About this task: Retype verbatim the lines of the listing, from the very first through the line with "genus: Hippopotamus".

Source data:

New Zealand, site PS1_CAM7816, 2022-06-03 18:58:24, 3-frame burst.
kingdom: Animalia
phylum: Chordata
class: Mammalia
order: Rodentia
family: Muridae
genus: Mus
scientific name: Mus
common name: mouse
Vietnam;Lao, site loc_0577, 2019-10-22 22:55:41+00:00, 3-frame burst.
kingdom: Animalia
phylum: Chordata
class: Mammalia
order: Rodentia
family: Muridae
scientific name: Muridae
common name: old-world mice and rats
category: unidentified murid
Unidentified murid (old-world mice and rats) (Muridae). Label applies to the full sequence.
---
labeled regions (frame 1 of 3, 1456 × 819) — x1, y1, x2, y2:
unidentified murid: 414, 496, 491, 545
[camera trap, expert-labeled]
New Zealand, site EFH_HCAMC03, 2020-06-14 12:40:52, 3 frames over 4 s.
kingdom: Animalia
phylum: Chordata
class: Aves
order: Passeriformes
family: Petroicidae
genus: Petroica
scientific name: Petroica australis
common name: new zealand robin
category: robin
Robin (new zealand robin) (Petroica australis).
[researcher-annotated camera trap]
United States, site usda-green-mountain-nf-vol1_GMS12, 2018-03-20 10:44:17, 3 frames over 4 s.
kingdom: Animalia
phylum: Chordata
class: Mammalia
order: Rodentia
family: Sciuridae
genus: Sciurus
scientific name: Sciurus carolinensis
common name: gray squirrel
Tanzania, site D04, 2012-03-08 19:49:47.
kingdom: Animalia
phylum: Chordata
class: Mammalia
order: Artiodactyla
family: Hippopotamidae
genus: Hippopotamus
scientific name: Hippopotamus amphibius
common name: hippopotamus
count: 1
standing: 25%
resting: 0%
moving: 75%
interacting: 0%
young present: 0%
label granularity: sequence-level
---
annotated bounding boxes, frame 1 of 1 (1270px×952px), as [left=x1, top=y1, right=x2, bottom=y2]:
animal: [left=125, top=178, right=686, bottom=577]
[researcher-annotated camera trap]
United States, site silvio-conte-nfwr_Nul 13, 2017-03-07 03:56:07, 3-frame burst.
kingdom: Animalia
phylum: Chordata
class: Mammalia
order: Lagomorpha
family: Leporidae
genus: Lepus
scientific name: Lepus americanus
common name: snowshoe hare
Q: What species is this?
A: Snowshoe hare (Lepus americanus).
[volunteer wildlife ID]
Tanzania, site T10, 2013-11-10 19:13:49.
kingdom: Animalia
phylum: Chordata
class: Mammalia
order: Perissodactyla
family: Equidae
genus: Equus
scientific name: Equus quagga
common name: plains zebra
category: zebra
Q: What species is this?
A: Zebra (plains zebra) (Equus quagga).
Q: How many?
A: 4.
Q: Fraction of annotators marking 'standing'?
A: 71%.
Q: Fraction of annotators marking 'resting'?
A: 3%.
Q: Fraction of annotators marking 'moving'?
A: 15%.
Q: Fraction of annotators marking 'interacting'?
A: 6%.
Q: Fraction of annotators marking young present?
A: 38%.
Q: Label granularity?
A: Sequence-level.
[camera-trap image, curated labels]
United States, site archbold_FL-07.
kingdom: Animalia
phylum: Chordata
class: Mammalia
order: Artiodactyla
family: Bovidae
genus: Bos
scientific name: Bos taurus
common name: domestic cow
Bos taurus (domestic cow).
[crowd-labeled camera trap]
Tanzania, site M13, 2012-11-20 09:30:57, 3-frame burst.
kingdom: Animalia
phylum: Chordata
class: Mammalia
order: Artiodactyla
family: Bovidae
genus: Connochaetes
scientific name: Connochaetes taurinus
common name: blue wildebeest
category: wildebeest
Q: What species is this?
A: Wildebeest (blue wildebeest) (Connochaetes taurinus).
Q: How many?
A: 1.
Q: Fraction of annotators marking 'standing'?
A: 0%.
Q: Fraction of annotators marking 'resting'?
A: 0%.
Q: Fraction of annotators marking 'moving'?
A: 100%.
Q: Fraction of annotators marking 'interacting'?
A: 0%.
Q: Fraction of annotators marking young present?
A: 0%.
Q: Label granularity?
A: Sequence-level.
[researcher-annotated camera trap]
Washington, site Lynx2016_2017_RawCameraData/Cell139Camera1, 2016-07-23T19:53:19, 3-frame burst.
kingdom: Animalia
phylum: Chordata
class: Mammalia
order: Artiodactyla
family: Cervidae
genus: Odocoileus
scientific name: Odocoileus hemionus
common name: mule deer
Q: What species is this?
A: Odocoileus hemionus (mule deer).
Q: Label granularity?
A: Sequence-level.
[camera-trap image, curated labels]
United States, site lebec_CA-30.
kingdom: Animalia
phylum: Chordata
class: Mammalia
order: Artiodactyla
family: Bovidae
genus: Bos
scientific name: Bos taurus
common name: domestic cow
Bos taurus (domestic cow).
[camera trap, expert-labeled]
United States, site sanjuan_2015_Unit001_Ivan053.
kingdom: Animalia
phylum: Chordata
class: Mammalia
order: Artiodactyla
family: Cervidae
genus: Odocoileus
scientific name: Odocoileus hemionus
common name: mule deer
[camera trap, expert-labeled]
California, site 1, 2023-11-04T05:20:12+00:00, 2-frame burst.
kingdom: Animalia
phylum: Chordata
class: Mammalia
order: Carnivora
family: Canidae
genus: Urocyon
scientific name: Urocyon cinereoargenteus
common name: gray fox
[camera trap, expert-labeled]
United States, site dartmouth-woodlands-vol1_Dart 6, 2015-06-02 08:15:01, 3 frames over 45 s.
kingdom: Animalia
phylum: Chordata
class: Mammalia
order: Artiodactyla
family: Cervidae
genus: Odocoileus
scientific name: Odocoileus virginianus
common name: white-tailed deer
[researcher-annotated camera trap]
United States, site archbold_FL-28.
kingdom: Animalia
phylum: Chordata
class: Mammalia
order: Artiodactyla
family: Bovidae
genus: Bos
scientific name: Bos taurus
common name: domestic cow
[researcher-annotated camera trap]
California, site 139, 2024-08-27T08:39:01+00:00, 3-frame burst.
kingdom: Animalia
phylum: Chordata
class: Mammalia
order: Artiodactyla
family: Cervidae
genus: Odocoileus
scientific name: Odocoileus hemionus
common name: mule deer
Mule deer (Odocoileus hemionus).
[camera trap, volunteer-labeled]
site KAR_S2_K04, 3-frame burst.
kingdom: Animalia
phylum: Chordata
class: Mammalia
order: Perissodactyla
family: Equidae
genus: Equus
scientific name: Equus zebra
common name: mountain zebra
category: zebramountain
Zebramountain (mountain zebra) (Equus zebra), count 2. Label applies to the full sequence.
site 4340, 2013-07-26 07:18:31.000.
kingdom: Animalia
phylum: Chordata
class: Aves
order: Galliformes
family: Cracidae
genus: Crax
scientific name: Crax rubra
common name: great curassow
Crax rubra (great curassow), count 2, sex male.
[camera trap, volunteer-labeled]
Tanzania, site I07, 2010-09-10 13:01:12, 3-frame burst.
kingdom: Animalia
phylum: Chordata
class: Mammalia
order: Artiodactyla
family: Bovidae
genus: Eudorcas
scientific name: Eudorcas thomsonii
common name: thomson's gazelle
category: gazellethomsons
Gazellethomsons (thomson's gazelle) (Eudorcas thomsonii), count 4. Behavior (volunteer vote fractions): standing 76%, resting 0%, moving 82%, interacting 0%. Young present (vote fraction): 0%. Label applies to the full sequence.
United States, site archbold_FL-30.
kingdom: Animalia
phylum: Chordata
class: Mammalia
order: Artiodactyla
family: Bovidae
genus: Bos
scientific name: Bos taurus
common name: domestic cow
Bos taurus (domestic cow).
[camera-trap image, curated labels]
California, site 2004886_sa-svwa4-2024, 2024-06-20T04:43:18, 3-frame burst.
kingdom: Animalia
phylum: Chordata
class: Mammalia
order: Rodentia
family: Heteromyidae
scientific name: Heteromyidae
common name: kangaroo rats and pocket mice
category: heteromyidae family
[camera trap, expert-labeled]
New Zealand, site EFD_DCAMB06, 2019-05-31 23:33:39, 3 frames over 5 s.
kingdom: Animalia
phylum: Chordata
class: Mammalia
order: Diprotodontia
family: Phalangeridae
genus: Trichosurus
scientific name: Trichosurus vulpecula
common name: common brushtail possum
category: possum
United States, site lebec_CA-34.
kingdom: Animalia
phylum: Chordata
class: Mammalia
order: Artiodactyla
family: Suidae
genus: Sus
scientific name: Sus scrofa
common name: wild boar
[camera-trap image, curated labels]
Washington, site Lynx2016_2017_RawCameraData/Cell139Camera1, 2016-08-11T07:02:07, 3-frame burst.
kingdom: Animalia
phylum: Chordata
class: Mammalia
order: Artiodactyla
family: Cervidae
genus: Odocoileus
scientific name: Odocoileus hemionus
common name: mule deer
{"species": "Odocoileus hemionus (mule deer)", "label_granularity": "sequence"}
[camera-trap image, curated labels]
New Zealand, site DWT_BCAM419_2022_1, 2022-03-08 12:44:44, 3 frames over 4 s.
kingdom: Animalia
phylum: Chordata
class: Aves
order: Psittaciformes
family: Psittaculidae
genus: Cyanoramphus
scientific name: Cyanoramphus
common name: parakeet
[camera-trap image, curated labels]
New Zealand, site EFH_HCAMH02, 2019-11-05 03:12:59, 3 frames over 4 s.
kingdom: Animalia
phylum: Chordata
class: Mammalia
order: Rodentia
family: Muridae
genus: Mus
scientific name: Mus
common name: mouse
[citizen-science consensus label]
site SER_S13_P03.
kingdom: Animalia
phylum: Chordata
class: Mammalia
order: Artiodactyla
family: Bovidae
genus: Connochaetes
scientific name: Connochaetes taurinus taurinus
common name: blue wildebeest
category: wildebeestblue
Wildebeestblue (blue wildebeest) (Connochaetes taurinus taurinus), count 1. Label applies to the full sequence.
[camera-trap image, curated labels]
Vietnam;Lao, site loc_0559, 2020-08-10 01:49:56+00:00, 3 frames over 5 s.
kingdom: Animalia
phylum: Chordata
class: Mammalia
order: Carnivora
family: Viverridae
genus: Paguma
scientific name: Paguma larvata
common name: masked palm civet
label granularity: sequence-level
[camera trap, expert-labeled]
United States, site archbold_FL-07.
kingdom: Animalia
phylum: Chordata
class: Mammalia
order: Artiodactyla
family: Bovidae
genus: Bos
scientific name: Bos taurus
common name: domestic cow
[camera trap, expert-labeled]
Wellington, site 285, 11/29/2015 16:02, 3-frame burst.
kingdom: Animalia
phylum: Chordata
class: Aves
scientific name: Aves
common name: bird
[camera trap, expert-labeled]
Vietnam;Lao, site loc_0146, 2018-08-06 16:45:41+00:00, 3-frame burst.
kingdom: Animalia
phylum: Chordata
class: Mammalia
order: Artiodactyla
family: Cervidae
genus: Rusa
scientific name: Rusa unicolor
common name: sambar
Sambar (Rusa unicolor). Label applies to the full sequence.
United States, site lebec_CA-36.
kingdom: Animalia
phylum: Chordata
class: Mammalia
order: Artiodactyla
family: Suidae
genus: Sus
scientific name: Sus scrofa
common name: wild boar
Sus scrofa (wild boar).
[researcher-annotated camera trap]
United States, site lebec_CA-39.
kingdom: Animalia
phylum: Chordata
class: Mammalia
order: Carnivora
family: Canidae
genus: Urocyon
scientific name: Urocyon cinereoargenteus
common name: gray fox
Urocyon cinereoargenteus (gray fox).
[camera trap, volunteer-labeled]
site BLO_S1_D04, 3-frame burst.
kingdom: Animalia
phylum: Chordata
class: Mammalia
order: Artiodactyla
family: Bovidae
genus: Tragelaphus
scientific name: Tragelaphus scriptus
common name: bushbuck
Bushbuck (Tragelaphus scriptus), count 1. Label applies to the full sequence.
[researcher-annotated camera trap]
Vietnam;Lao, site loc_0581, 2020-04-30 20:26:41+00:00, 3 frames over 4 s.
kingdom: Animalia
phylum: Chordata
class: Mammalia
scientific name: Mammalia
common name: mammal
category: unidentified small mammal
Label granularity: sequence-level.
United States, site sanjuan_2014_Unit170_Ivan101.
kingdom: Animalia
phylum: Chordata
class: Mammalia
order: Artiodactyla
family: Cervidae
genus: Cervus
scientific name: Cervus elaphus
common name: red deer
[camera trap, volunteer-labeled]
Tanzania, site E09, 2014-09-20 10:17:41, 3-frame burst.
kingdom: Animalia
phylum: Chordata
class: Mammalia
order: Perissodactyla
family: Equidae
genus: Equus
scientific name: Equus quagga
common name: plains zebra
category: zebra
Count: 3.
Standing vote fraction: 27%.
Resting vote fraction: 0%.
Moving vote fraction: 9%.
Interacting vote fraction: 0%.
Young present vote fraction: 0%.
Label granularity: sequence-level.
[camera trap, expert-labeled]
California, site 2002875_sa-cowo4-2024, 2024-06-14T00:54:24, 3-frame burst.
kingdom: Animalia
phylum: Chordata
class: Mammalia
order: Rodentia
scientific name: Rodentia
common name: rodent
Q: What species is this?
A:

Solution:
New Zealand, site PS1_CAM7816, 2022-06-03 18:58:24, 3-frame burst.
kingdom: Animalia
phylum: Chordata
class: Mammalia
order: Rodentia
family: Muridae
genus: Mus
scientific name: Mus
common name: mouse
Vietnam;Lao, site loc_0577, 2019-10-22 22:55:41+00:00, 3-frame burst.
kingdom: Animalia
phylum: Chordata
class: Mammalia
order: Rodentia
family: Muridae
scientific name: Muridae
common name: old-world mice and rats
category: unidentified murid
Unidentified murid (old-world mice and rats) (Muridae). Label applies to the full sequence.
---
labeled regions (frame 1 of 3, 1456 × 819) — x1, y1, x2, y2:
unidentified murid: 414, 496, 491, 545
[camera trap, expert-labeled]
New Zealand, site EFH_HCAMC03, 2020-06-14 12:40:52, 3 frames over 4 s.
kingdom: Animalia
phylum: Chordata
class: Aves
order: Passeriformes
family: Petroicidae
genus: Petroica
scientific name: Petroica australis
common name: new zealand robin
category: robin
Robin (new zealand robin) (Petroica australis).
[researcher-annotated camera trap]
United States, site usda-green-mountain-nf-vol1_GMS12, 2018-03-20 10:44:17, 3 frames over 4 s.
kingdom: Animalia
phylum: Chordata
class: Mammalia
order: Rodentia
family: Sciuridae
genus: Sciurus
scientific name: Sciurus carolinensis
common name: gray squirrel
Tanzania, site D04, 2012-03-08 19:49:47.
kingdom: Animalia
phylum: Chordata
class: Mammalia
order: Artiodactyla
family: Hippopotamidae
genus: Hippopotamus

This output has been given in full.